TASK REQUIREMENTS –
a. Using the post on providence, answer each question below on its own line, marking the answers (i), (ii), (iii) to match.
(i) Whose Second Inaugural Address does the post mention?
(ii) What does the post say Tocqueville means by "democracy"?
(iii) The quoted passage comes from the introduction to which work?
b. Decide whether each statement below agrees with the post on providence. Answer yes or no for each, marked (i), (ii), (iii), and quote the words from the post that decide it.
(i) The post treats general providence as the more difficult case.
(ii) Lincoln made an argument of this kind about the Civil War.
(iii) Tocqueville calls the gradual development of the equality of conditions a providential fact.
c. Rewrite the post on providence from "Wait For It" up to and including "His particular providence.", swapping in "unaided reason" wherever "natural reason" appears.

TEXT EXCERPT –
▽

Wait For It

Sunday, 12-07-2014

 

History and Particular Providence

Saturday, 12-06-2014

Yesterday I considered whether anything about God’s general providence can be gleaned apart from revelation, just by the use of natural reason.  The more difficult case is His particular providence.

For example:  Certain formidable minds have believed that when time and time again, contrary to all reasonable expectation, the things human beings do to keep something from happening not only fail to prevent it but actually help bring it about, then we may reasonable conclude that more than human agency has been at work.  Abraham Lincoln makes an argument something like this about the Civil War in his Second Inaugural Address.  An even more well-known example is Alexis de Tocqueville’s reasoning about the replacement of aristocracy by “democracy,” by which he means equality of inherited ranks.  He writes in the introduction to Democracy in America,

“The various occurrences of national existence have everywhere turned to the advantage of democracy; all men have aided it by their exertions: those who have intentionally labored in its cause, and those who have served it unwittingly; those who have fought for it and those who have declared themselves its opponents, have all been driven along in the same track, have all labored to one end, some ignorantly and some unwillingly; all have been blind instruments in the hands of God .... The gradual development of the equality of conditions is therefore a providential fact, and it possesses all the characteristics of a divine decree: it is universal, it is durable, it constantly eludes all human interference, and all events as well as all men contribute to its progress.”

△

COLLECTED MATERIAL –
▽

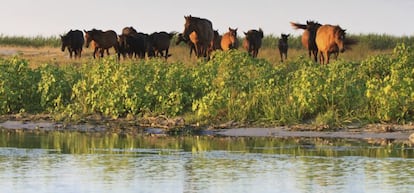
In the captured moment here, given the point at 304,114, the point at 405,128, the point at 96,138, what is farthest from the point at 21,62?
the point at 405,128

△

TASK-BY-TASK OUTPUTS –
a.
(i) Abraham Lincoln's
(ii) Equality of inherited ranks
(iii) Democracy in America

b.
(i) No: "The more difficult case is His particular providence."
(ii) Yes: "Abraham Lincoln makes an argument something like this about the Civil War in his Second Inaugural Address."
(iii) Yes: "The gradual development of the equality of conditions is therefore a providential fact"

c.
Wait For It

Sunday, 12-07-2014

 

History and Particular Providence

Saturday, 12-06-2014

Yesterday I considered whether anything about God’s general providence can be gleaned apart from revelation, just by the use of unaided reason.  The more difficult case is His particular providence.